-- START OF Information supplied --
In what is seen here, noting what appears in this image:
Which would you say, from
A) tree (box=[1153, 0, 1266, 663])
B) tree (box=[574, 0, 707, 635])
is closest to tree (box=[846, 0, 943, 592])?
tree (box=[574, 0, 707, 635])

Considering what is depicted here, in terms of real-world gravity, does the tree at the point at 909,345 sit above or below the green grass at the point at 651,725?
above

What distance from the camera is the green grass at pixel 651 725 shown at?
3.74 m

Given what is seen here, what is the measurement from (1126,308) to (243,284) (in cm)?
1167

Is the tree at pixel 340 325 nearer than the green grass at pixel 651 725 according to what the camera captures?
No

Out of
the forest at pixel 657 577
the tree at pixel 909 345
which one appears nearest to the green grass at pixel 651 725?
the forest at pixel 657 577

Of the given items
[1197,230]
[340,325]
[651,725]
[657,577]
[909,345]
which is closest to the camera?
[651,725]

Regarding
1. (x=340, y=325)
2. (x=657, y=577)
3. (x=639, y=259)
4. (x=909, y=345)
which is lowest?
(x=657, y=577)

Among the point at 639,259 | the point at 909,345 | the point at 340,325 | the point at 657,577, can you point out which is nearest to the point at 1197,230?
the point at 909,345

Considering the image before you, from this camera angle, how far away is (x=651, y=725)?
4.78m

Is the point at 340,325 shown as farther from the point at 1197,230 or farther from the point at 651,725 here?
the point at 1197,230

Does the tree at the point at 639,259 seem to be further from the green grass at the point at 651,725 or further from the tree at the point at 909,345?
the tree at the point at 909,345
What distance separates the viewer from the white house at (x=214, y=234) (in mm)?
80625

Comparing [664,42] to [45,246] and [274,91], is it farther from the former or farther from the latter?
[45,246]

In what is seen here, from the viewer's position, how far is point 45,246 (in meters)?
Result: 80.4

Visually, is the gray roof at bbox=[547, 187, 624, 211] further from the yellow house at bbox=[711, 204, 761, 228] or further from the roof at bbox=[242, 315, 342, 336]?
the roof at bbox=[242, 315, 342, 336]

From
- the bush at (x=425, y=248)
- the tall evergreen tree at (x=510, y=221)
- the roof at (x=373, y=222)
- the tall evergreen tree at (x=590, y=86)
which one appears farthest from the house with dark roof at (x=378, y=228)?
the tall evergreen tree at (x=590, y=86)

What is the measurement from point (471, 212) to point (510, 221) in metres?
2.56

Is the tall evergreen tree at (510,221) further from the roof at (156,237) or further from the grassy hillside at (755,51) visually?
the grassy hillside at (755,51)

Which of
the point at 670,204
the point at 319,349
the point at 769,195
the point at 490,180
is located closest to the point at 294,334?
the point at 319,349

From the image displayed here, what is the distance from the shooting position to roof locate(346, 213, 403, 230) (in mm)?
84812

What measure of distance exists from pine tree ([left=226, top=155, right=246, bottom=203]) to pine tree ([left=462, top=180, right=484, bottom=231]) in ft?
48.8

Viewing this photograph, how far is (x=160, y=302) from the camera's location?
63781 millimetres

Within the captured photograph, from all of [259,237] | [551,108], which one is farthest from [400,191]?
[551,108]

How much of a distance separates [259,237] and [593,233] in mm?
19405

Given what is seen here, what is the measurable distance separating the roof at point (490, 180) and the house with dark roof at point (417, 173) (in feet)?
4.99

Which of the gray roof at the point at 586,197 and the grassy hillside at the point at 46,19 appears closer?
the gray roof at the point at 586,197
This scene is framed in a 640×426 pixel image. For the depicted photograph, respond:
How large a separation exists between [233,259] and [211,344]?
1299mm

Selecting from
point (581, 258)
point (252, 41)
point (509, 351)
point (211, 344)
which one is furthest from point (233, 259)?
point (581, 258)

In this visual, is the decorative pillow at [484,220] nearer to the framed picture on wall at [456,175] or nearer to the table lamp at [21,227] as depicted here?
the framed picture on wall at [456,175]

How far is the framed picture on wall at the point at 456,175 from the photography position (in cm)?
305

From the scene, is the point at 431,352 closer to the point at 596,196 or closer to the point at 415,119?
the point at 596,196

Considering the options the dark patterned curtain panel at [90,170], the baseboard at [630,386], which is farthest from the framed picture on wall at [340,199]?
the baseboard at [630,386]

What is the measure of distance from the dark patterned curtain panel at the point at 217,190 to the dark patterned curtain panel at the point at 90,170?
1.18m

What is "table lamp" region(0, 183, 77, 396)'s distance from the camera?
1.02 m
-- END OF Information supplied --
• [Requirements]
Duplicate every one of the items above, character for character.

• [Task output]
In what is seen here, noting what appears in this image:
Which would you say, from
A) tree (box=[1153, 0, 1266, 663])
B) tree (box=[574, 0, 707, 635])
is closest to tree (box=[846, 0, 943, 592])?
tree (box=[574, 0, 707, 635])

Considering what is depicted here, in terms of real-world gravity, does the tree at the point at 909,345 sit above or below the green grass at the point at 651,725?
above

What distance from the camera is the green grass at pixel 651 725 shown at?
3.74 m

Given what is seen here, what is the measurement from (1126,308) to (243,284) (in cm)?
1167

Is the tree at pixel 340 325 nearer than the green grass at pixel 651 725 according to what the camera captures?
No

Out of
the forest at pixel 657 577
the tree at pixel 909 345
which one appears nearest to the green grass at pixel 651 725?
the forest at pixel 657 577

Of the given items
[1197,230]
[340,325]
[651,725]
[657,577]
[909,345]
which is closest to the camera?
[651,725]

Regarding
1. (x=340, y=325)
2. (x=657, y=577)
3. (x=639, y=259)
4. (x=909, y=345)
which is lowest?
(x=657, y=577)

Among the point at 639,259 | the point at 909,345 | the point at 340,325 | the point at 657,577, can you point out which is nearest to the point at 1197,230?
the point at 909,345

Considering the image before you, from this camera angle, how far away is (x=651, y=725)?
4.78m

Is the point at 340,325 shown as farther from the point at 1197,230 or farther from the point at 651,725 here?
the point at 1197,230

Does the tree at the point at 639,259 seem to be further from the green grass at the point at 651,725 or further from the tree at the point at 909,345?
the tree at the point at 909,345
What distance separates the viewer from the white house at (x=214, y=234) (in mm)?
80625

Comparing [664,42] to [45,246] and [274,91], is it farther from the former or farther from the latter?
[45,246]

In what is seen here, from the viewer's position, how far is point 45,246 (in meters)?
Result: 80.4

Visually, is the gray roof at bbox=[547, 187, 624, 211] further from the yellow house at bbox=[711, 204, 761, 228] or further from the roof at bbox=[242, 315, 342, 336]?
the roof at bbox=[242, 315, 342, 336]

From
- the bush at (x=425, y=248)
- the tall evergreen tree at (x=510, y=221)
- the roof at (x=373, y=222)
- the tall evergreen tree at (x=590, y=86)
which one appears farthest from the house with dark roof at (x=378, y=228)?
the tall evergreen tree at (x=590, y=86)

What is the measurement from point (471, 212) to point (510, 221) in metres?
2.56

Is the tall evergreen tree at (510,221) further from the roof at (156,237) or further from the grassy hillside at (755,51) visually?
the grassy hillside at (755,51)

Which of
the point at 670,204
the point at 319,349
the point at 769,195
the point at 490,180
is located closest to the point at 294,334?
the point at 319,349

From the image displayed here, what is the distance from the shooting position to roof locate(346, 213, 403, 230) (in mm)?
84812

What measure of distance exists from pine tree ([left=226, top=155, right=246, bottom=203]) to pine tree ([left=462, top=180, right=484, bottom=231]) in ft?
48.8

Viewing this photograph, how far is (x=160, y=302) from the camera's location?
63781 millimetres

Within the captured photograph, from all of [259,237] | [551,108], which one is farthest from [400,191]?
[551,108]

How much of a distance separates [259,237] and [593,233] in mm?
19405

Given what is seen here, what is the measurable distance separating the roof at point (490, 180) and the house with dark roof at point (417, 173) (in feet)?
4.99

Which of the gray roof at the point at 586,197 and the grassy hillside at the point at 46,19 appears closer?
the gray roof at the point at 586,197
This scene is framed in a 640×426 pixel image. For the depicted photograph, respond:
How large a separation exists between [233,259] and [211,344]?
1299mm

Selecting from
point (581, 258)
point (252, 41)
point (509, 351)
point (211, 344)
which one is furthest from point (233, 259)?
point (581, 258)

In this visual, is the decorative pillow at [484,220] nearer to the framed picture on wall at [456,175] or nearer to the table lamp at [21,227] as depicted here?
the framed picture on wall at [456,175]

How far is the framed picture on wall at the point at 456,175 from the photography position (in cm)?
305

From the scene, is the point at 431,352 closer to the point at 596,196 or closer to the point at 415,119?
the point at 596,196

Considering the options the dark patterned curtain panel at [90,170], the baseboard at [630,386], which is farthest from the framed picture on wall at [340,199]?
the baseboard at [630,386]

What is the measure of distance from the dark patterned curtain panel at the point at 217,190 to the dark patterned curtain panel at the point at 90,170?
1.18m

What is "table lamp" region(0, 183, 77, 396)'s distance from the camera?
1.02 m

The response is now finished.